> Text for analysis

# Carboy Headspace



## patc (Jun 25, 2009)

Hi all,

Read the May news letter and the article regarding Private Preserve to take care of your headspace as opposed to topping up, looks real easy but does anyone have any experience on this? could i use an air lock? cannot see why i would not be able to but is it recommended to use a solid stopper instead or is it your choice? This would make it a ton easier and it's cheaper than buying top up wine if you do not have extra wine on hand.


----------



## Tom (Jun 25, 2009)

It you are talking about topping off in a carboy yes top it off with another like wine or transfer to a smaller carboy putting the leftover in a 1.5ltr bottle. If again you are talking about a carboy NO I would not yse a solid stopper rather use a airlock.

The idea is to keep oxygen out of the carboy/bottle. If you are talking about bottled wine well, FINISH drinking it there is only 25oz in a bottle. Find a "friend" to help you ... LOL


----------



## PeterZ (Jun 26, 2009)

Seagrape, you can use the Private Reserve in place of topping up, but I would use a solid stopper rather than an airlock. With an airlock if the barometric pressure risesair will bepushed through the airlock and into the headspace. With a solid stopper firmly in place changes in barometric pressure have no effect.


----------



## patc (Jun 26, 2009)

Thanks Peterz but in looking at and understanding the function of an airlock it seems it allows air if you will to go out but cannot allow air to go back in unless of course there is no water in the airlock otherwise if Barometric pressure did have that effect on an air lock then it would suck the water and air into our wine when bulk aging normally i think? What are your thoughts?


----------



## patc (Jun 26, 2009)

O.K.,

I Emailed Scott Farmer the man behind Private Preserve seems this stuff is the same stuff they pump into large commercial tanks to take care of the head space, also i did ask about the application for carboy and as George stated in his news letter it's perfect. I also asked if it should be a solid bung or air lock and he said either is fine an airlock is like a one way valve so if pressure pushes some out nothing goes back in the only thing you have to remember is if you pull the airlock off you must reapply. As far as applying his recommendations are dependent on the headspace but I'm sure we all are tallking about a four or five inch headspace from the bottom of the bung on an italian carboy. anyway he said a burst of about six seconds with the bung fitting in position to be pushed down is plenty also as george stated you could still use the lighter to be sure but this surely does make things a lot easier than racking to smaller vessels or trying to find the cheapest top off wine, now i know there are some hard core wine makers who have enough in supply to not worry about that but i think there are just as many if not more that do not have that type of inventory. Only wish i did!!!!!!!!


----------



## grapeman (Jun 26, 2009)

seagrape said:


> Thanks Peterz but in looking at and understanding the function of an airlock it seems it allows air if you will to go out but cannot allow air to go back in unless of course there is no water in the airlock otherwise if Barometric pressure did have that effect on an air lock then it would suck the water and air into our wine when bulk aging normally i think? What are your thoughts?




A large pressure change can suck the water back into the carboy. That is why I use vodka or water with k-meta in it. That keeps from having contaminated water sucked (or pushed) back into the carboy of wine. I don't think it would get enough back in though that it would allow air in- hence the term air-lock. I haven't used the gas myself, but see it in my future.


----------

> Task prompt
Answer these questions using the carboy headspace thread:
(a) How many ounces does Tom say are in a bottle of wine?
(b) How long a burst of gas did the man behind Private Preserve recommend?
(c) What does grapeman put in the airlock instead of plain water?
The entries that come next were taken from a different source than the thread.

> Entries provided
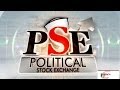 Opinion poll Seemandhra, Telangana Political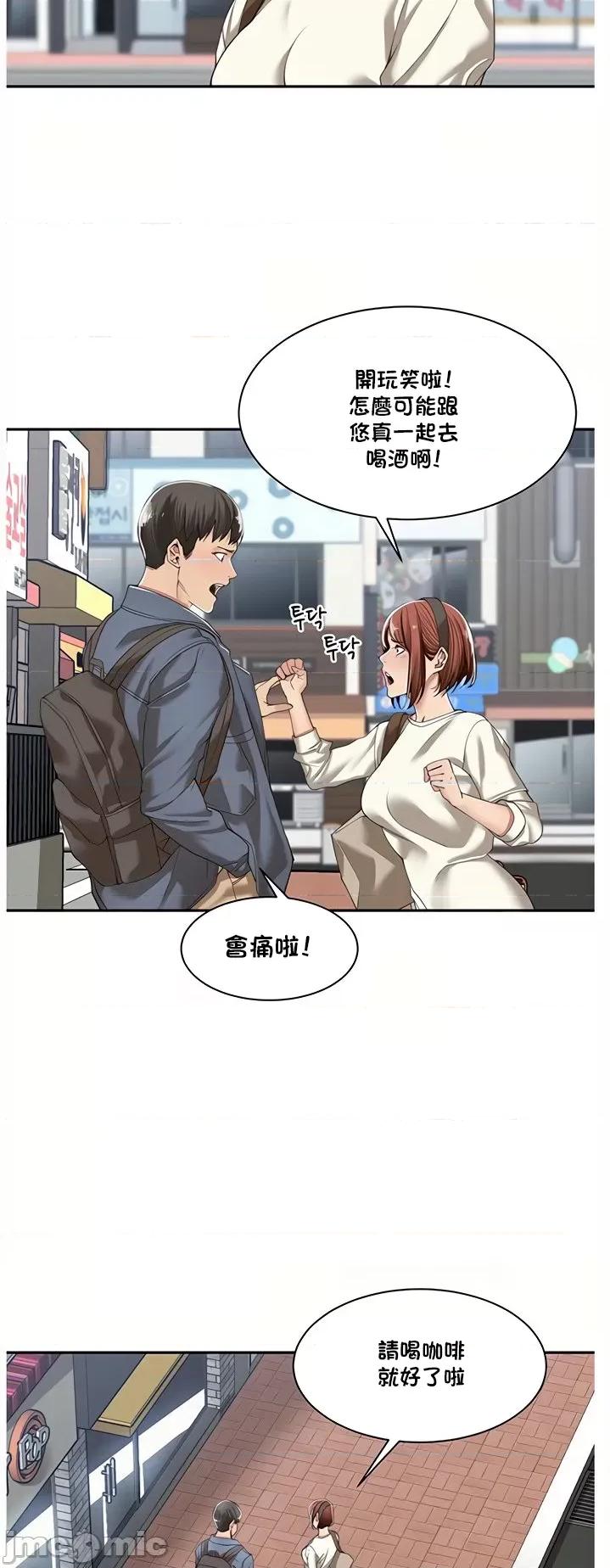 肌肤之亲的好友 肌肤之亲 8 第28页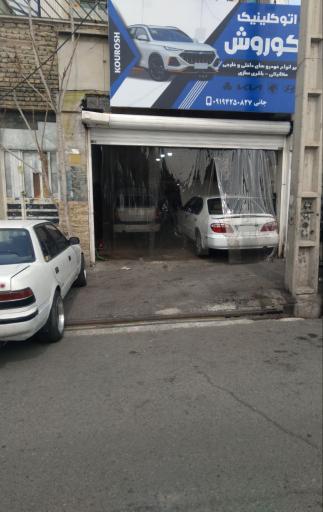 عکس اتوکلینیک کوروش 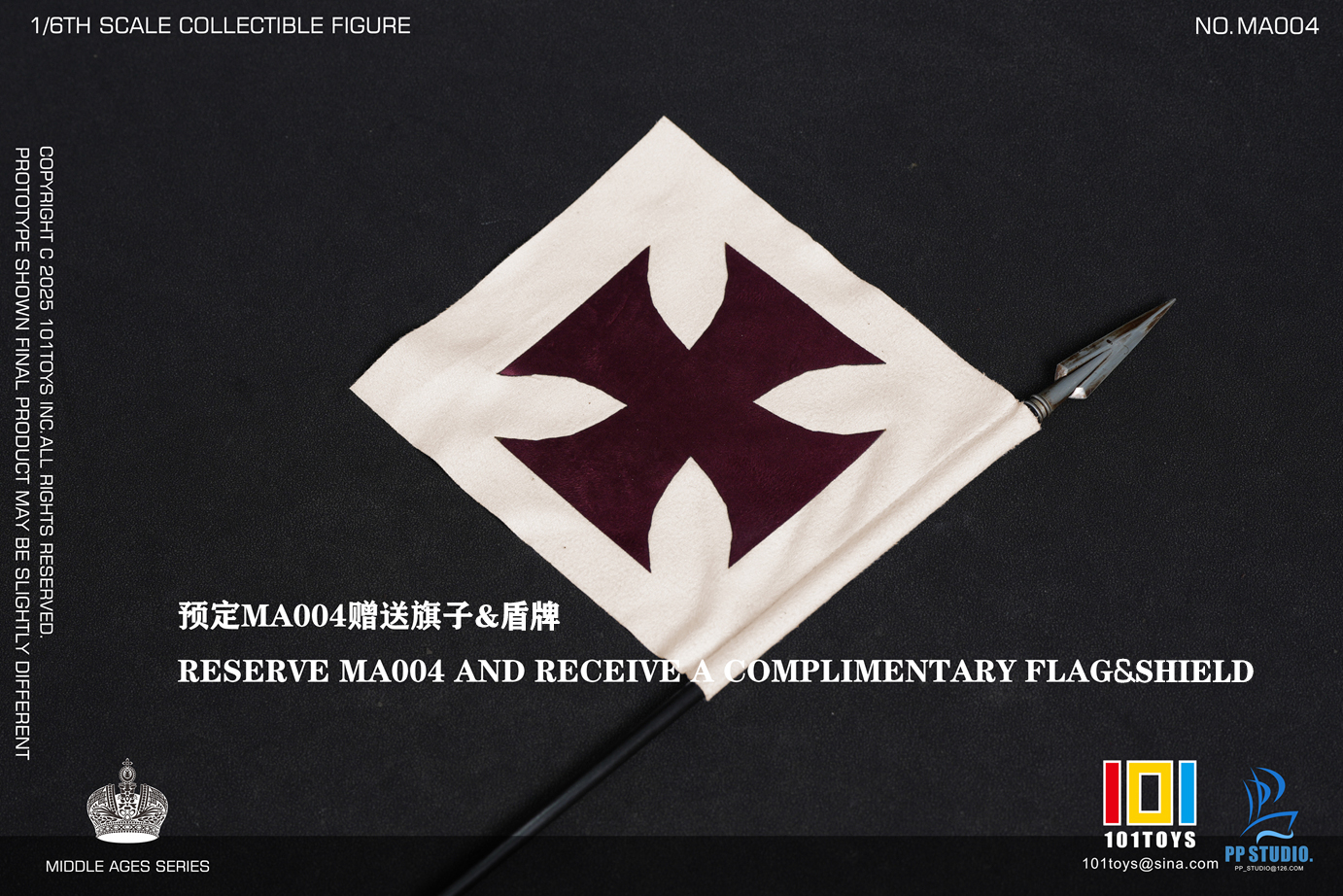 [สั่งจอง]101TOYS X PP STUDIO 1/6 Heavenly Kingdom Dynasty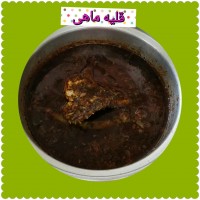 قلیه ماهی اصل بوشهر.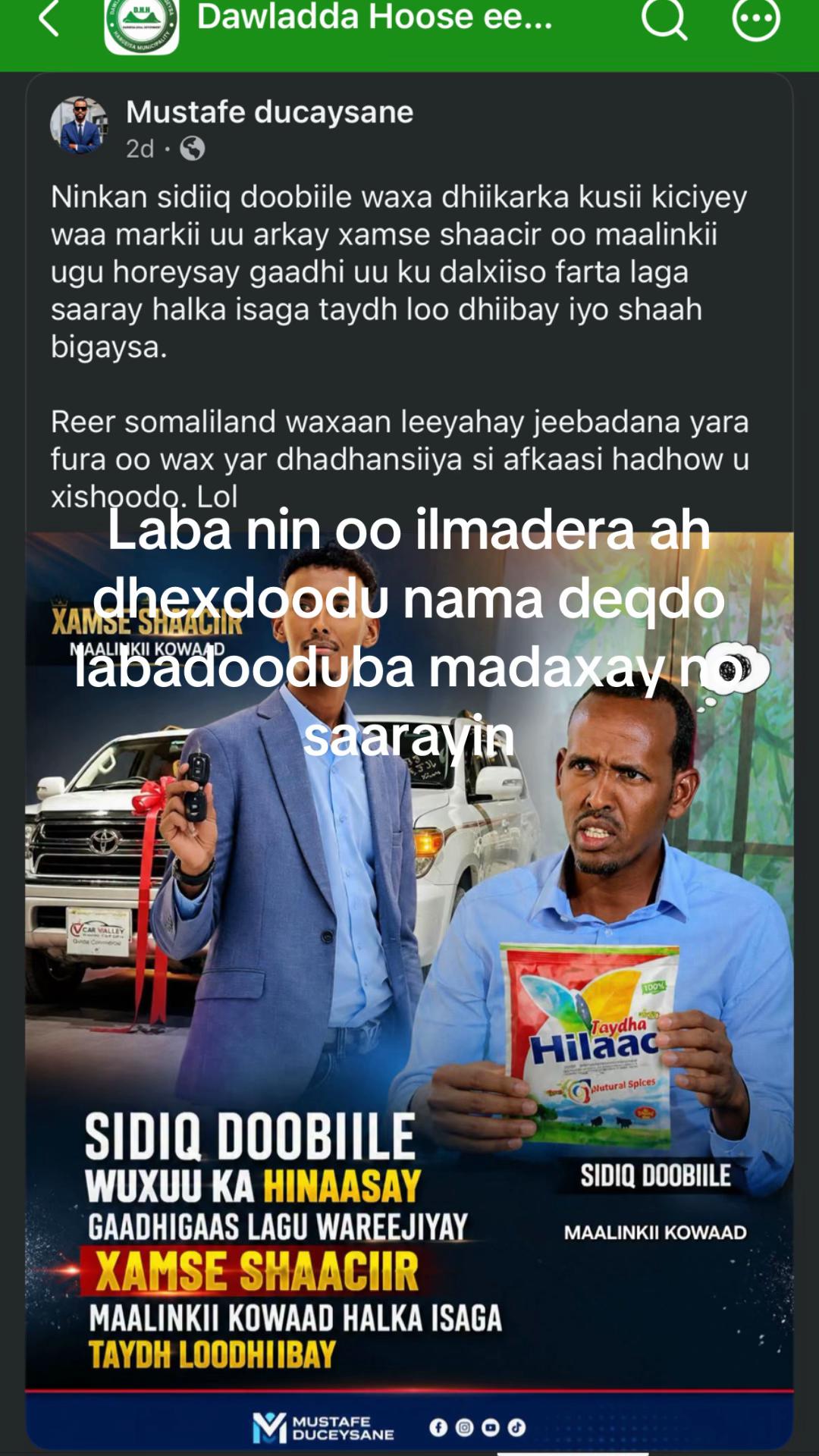 @zahraRaydabkhatumo iyo robki
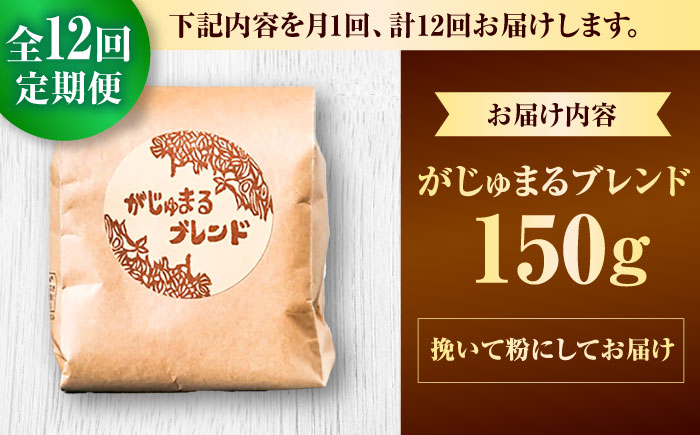 【全12回定期便】【粉に挽く】豆ポレポレオリジナルブレンド がじゅまるブレンド 150g コーヒー豆 珈琲豆 ブレンド ギフト 沖縄市 / 豆ポレポレ [BCAW036]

> Answer section
(a) 25 ounces.
(b) About six seconds.
(c) Vodka or water with k-meta in it.